Energy, sex trafficking, university budgets on Nevada Legislature’s agenda
On Monday, the Assembly Commerce and Labor Committee takes up a series of bills dealing with energy, utilities and renewable energy requirements including re-establishing the solar incentives program and directing utilities to begin working on energy storage systems in Nevada.
In addition, the Senate Legislative Operations and Elections Committee will review the proposed state constitutional amendment that would remove the board of Regents from the constitution and have its makeup and duties provided for by the Legislature.
Tuesday’s joint money committee meeting will attempt to close the budgets of the University System, one of the largest group of budgets at nearly $2 billion over the biennium when General Fund, grant money and student fees are added together.
The Senate Judiciary Committee will review several Assembly bills dealing with criminal offenses including AB243 vacating convictions of sexual crimes for victims of sex trafficking who were forced into involuntary servitude.
The Assembly Taxation Committee will take up SB442 which would tighten requirements a business must satisfy to qualify for tax abatements within the economic development programs.
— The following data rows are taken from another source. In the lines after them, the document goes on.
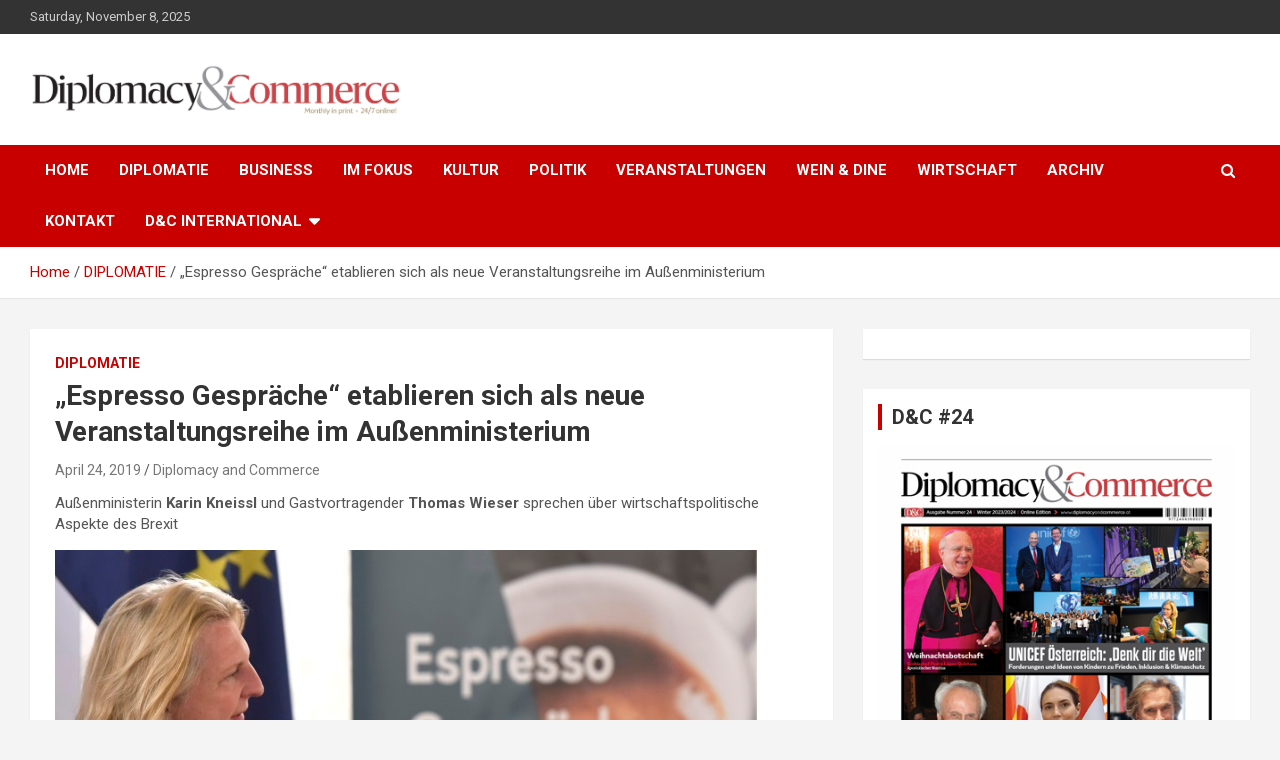

--- FILE ---
content_type: text/html; charset=utf-8
request_url: https://www.google.com/recaptcha/api2/aframe
body_size: 268
content:
<!DOCTYPE HTML><html><head><meta http-equiv="content-type" content="text/html; charset=UTF-8"></head><body><script nonce="5HqPF2ArF5TPNDeMJx4G1Q">/** Anti-fraud and anti-abuse applications only. See google.com/recaptcha */ try{var clients={'sodar':'https://pagead2.googlesyndication.com/pagead/sodar?'};window.addEventListener("message",function(a){try{if(a.source===window.parent){var b=JSON.parse(a.data);var c=clients[b['id']];if(c){var d=document.createElement('img');d.src=c+b['params']+'&rc='+(localStorage.getItem("rc::a")?sessionStorage.getItem("rc::b"):"");window.document.body.appendChild(d);sessionStorage.setItem("rc::e",parseInt(sessionStorage.getItem("rc::e")||0)+1);localStorage.setItem("rc::h",'1762595718424');}}}catch(b){}});window.parent.postMessage("_grecaptcha_ready", "*");}catch(b){}</script></body></html>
Wednesday’s Assembly Judiciary Committee will review SB344, a bill designed to tighten controls over particularly edible marijuana products to make sure they aren’t designed to appeal to children and to limit the potency of certain products in a given package for sale.
A joint money committee subcommittee will close the budgets of the state Public Employee Benefits Program that provides health insurance to state workers on Wednesday.
The Assembly Health and Human Services Committee will hear SB374, a bill designed to protect holders of medical marijuana cards from action by professional licensing boards.
The Senate Judiciary Committee on Wednesday discusses AB268, allowing convicted inmates can ask their DNA samples in a case be tested if they believe the evidence will clear them of the crime.
The Senate Health and Human Services Committee hears AB261, a bill providing protections for health care professionals who prescribe drugs designed to let a terminally ill patient end his or her own life.
In addition, that committee will review joint resolutions urging the federal government not to make changes to Medicare and Social Security and not to repeal the ACA.
Thursday budget closings include a review of the Nevada share of the Tahoe Regional Planning Agency budgets by a Senate Finance, Assembly Ways and Means subcommittee.
The Assembly Legislative Operations and Elections Committee will review elections changes including the proposal to mandate county clerks provide a polling place that can be used by any district resident whether it’s that person’s specific polling place or not.
The Senate Judiciary Committee on Thursday will review legislation including the Juvenile Justice Bill of Rights and measures allowing commutation of certain juvenile convictions.